Reading Humanae Vitae

You may not have noticed, but we are in the middle of Natural Family Planning Awareness Week. Each year, the Catholic Church dedicates this week to educating its members about acceptable and unacceptable methods of birth control.

By its own admission, the Church hasn’t been doing this very well — particularly in America, where Catholics use the pill, condoms, and other unacceptable methods at the same rates everybody else does. Meanwhile, the acceptable method — so-called “natural family planning”, in which couples keep track of the woman’s fertility cycle and only have sex during the infertile periods — is more-or-less ignored. Huffington Post reports:

A 2011 survey shows that just two percent of American Catholic women at risk of unintended pregnancy rely on the method. And an overwhelming majority of U.S. Catholics reject the church’s ban on artificial birth control.

HP then quotes the lamentations of Bishop Rhoades of Indiana:

Sadly, the majority of Catholics still do not know about Church teachings on married love nor understand why the Church considers artificial contraception immoral. This, tragically, is due to inconsistent education and formation since 1968.

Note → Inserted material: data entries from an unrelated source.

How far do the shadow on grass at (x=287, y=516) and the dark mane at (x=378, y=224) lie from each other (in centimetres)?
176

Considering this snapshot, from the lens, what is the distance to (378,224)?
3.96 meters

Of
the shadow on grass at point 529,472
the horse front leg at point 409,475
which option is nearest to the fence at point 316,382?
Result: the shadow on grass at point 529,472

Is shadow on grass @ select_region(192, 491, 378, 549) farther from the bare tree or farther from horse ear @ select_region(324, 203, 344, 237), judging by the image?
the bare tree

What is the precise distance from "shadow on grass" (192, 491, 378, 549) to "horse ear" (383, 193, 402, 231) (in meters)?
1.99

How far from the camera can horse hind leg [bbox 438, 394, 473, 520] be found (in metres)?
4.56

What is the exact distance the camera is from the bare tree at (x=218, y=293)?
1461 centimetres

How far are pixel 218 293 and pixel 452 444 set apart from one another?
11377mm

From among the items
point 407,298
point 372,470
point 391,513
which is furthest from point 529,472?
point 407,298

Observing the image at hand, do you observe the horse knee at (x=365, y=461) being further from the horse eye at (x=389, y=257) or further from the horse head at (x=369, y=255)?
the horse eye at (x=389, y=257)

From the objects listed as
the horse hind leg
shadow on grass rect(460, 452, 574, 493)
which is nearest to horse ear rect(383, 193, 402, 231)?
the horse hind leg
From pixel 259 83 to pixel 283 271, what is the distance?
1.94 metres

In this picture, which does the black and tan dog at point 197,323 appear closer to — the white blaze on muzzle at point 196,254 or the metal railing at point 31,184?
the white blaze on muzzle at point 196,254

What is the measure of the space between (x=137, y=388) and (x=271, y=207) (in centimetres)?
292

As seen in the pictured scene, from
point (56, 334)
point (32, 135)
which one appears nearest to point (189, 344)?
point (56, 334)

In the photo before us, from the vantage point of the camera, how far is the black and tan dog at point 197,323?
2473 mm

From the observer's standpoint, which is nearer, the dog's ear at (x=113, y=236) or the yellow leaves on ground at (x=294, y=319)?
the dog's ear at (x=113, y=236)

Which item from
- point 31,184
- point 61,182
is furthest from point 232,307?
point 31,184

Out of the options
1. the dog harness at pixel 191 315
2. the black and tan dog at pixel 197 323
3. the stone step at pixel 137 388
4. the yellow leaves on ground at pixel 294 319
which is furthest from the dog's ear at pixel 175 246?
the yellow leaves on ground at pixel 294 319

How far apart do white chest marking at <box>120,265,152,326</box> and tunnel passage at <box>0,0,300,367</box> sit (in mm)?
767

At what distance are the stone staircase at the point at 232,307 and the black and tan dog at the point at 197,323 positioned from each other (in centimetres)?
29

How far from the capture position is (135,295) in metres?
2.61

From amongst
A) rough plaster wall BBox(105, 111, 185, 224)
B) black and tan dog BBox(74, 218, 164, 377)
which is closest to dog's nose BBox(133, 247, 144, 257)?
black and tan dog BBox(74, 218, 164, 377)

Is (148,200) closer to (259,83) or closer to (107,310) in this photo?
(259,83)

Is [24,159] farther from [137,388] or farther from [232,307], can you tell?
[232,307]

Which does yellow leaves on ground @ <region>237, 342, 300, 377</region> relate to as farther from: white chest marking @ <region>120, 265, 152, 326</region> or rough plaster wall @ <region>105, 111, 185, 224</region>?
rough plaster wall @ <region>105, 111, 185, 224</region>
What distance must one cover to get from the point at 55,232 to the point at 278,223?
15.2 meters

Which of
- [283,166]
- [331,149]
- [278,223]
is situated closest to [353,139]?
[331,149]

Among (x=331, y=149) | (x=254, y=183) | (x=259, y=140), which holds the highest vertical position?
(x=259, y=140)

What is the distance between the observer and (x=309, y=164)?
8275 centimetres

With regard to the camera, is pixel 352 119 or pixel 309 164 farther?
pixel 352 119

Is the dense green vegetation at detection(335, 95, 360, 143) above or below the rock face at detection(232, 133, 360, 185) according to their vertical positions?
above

There is, of course, another possibility: Maybe American Catholics know and understand the Church’s position perfectly, but the Church is just wrong.

And that is how Bishop Rhoades and I reach a point of agreement: We both think people should study this issue. That’s why I went back read the papal encyclical letter at the root of it all: Humanae Vitae (Of Human Life), written by Pope Paul VI in 1968.

Like Supreme Court opinions, papal encyclicals make much better reading than you might expect. Like the Court, the Vatican knows that it’s far more effective to persuade than to give orders (even if you retain the right to give orders). So pontiffs typically write in a clear voice that does not go over the heads of ordinary people.

Papal encyclicals can also surprise those of us who know the Catholic Church mainly through it’s public image — a point I made seven years ago when I looked at the stunning (to me, at least) economic liberalism of John Paul II’s Laborem Exercens.

So I came to Humanae Vitae willing to be surprised. But I also came with expectations/prior opinions/biases, which I might as well spell out:

  • I’m generally skeptical of anyone’s attempt to speak for God, no matter what institutional roles they play or how well-intentioned they are. To me, the highest marks of divine inspiration are clarity of thought and surprising simplicity. So if your opinion doesn’t make sense no matter how hard I try to understand it, claiming the authority of God isn’t going to impress me.
  • I’m also skeptical of claims that specific cultural practices are “natural”. I don’t reject the theoretical possibility of finding an authentic “human nature” and a culture that is most in tune with it. But people have an unfortunate tendency to believe that the way they grew up is natural, and that subsequent developments are artificial. (Extreme example: Old folks who think it’s natural to make a phone call but unnatural to text or use Facebook.)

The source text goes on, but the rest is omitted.